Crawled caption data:
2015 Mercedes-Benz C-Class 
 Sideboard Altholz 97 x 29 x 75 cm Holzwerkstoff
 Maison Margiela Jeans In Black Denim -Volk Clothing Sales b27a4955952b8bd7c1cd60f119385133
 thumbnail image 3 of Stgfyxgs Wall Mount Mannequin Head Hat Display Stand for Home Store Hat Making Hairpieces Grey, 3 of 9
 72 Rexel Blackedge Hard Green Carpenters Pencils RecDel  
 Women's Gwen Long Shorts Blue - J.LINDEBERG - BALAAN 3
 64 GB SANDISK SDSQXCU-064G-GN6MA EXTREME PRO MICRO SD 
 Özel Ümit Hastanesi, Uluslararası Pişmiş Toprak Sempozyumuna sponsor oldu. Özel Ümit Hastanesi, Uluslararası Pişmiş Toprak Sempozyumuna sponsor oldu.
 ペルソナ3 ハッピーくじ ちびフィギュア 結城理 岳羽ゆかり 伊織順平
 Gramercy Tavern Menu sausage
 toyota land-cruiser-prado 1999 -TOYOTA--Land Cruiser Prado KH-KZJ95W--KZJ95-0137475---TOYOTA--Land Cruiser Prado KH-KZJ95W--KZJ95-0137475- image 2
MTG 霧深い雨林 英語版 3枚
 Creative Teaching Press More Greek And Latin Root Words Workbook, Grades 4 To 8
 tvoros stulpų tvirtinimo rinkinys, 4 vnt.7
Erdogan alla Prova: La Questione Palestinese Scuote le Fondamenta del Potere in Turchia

- [Work to be completed]:
Copy each line of the records containing the string "image".

- [The completed task]:
 thumbnail image 3 of Stgfyxgs Wall Mount Mannequin Head Hat Display Stand for Home Store Hat Making Hairpieces Grey, 3 of 9
 toyota land-cruiser-prado 1999 -TOYOTA--Land Cruiser Prado KH-KZJ95W--KZJ95-0137475---TOYOTA--Land Cruiser Prado KH-KZJ95W--KZJ95-0137475- image 2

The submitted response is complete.